As to the rest....wow, that's a mess. I want to handle my patients because too many cooks ruin the pot. I use my Doc as a consultant and QA/QI.

RustedFox isn't wrong here. I've found the fastest way to decrease X over-utilized test by midlevel is to make them responsible for it. That EKG you ordered for leg pain? Read it. And the one for chest pain. And the one for shortness of breath. If you don't know how to interpret results of a test, you shouldn't be ordering it. I don't expect them to get nuances here, but damned if they can even look at the damn things. Sure, have the doc sign it, but take it back up front for them to deal with. Same as d-dimer or whatever. Suddenly they're less likely to do something when the default isn't "make it someone else's problem".
That being said, a lot of it has to do with the "us vs them" mentality at all of the shops I've been at. They're up front, not talking with the docs for pretty much the whole shift. We don't do the hiring, the chief PA does. It's a bizzaro world.

Absolutely the MLP should be responsible for every aspect of the patient....and call you for help when needed, but never just dump on your lap.

Regarding the "us vs them"....I don't see that, but I'm in rural America.
 
RustedFox isn't wrong here. I've found the fastest way to decrease X over-utilized test by midlevel is to make them responsible for it. That EKG you ordered for leg pain? Read it. And the one for chest pain. And the one for shortness of breath. If you don't know how to interpret results of a test, you shouldn't be ordering it. I don't expect them to get nuances here, but damned if they can even look at the damn things. Sure, have the doc sign it, but take it back up front for them to deal with. Same as d-dimer or whatever.
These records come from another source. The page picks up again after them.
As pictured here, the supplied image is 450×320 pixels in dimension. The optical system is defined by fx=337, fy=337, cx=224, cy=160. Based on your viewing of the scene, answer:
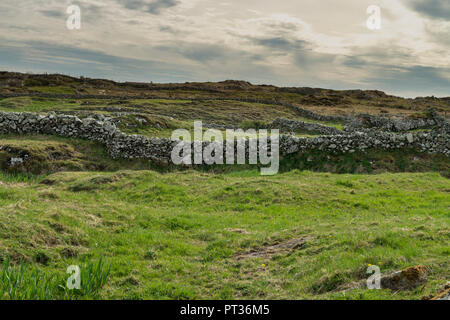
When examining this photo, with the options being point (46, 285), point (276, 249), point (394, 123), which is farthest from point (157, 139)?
point (394, 123)

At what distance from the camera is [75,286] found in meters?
6.31

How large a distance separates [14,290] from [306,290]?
17.2ft

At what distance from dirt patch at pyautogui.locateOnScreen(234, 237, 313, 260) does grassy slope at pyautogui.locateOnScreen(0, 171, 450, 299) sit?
24 cm

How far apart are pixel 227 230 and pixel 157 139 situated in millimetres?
13474

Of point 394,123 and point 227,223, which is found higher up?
point 394,123

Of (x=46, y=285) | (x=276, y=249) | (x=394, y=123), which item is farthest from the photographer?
(x=394, y=123)

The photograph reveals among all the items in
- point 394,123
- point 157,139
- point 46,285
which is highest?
point 394,123

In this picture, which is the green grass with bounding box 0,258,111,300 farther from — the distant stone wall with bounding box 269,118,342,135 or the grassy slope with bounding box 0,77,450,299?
the distant stone wall with bounding box 269,118,342,135

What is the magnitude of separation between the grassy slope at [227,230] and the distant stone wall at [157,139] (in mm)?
4700

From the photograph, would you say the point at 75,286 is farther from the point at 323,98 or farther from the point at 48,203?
the point at 323,98

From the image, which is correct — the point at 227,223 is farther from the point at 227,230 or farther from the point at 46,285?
the point at 46,285

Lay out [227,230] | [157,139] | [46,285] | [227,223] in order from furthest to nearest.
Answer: [157,139] < [227,223] < [227,230] < [46,285]

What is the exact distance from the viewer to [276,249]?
9.51 m
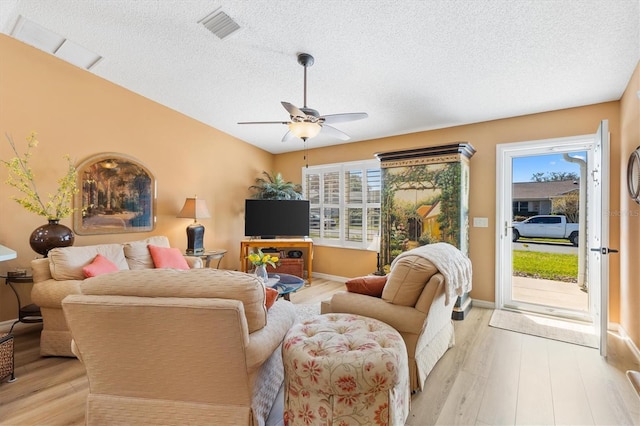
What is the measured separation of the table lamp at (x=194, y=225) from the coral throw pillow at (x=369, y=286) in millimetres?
2705

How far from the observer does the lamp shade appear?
4.00 m

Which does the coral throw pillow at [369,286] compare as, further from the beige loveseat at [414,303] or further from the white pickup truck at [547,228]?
the white pickup truck at [547,228]

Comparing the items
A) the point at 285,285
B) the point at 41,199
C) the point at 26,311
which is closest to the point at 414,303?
the point at 285,285

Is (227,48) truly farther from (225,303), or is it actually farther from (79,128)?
(225,303)

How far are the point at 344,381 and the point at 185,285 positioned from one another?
885 mm

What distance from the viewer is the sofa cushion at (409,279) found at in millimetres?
1888

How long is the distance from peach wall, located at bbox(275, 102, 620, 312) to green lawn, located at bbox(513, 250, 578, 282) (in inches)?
13.9

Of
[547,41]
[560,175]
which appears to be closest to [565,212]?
[560,175]

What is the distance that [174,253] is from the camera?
3.41 meters

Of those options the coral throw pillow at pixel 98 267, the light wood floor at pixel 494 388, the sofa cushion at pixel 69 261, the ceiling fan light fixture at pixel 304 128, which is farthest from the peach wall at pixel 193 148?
the ceiling fan light fixture at pixel 304 128

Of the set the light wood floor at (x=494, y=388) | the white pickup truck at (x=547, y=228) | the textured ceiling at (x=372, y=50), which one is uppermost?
the textured ceiling at (x=372, y=50)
Suddenly they're less likely to do something when the default isn't "make it someone else's problem".
That being said, a lot of it has to do with the "us vs them" mentality at all of the shops I've been at. They're up front, not talking with the docs for pretty much the whole shift. We don't do the hiring, the chief PA does. It's a bizzaro world.

Maybe this chief PA can start looking at their charts.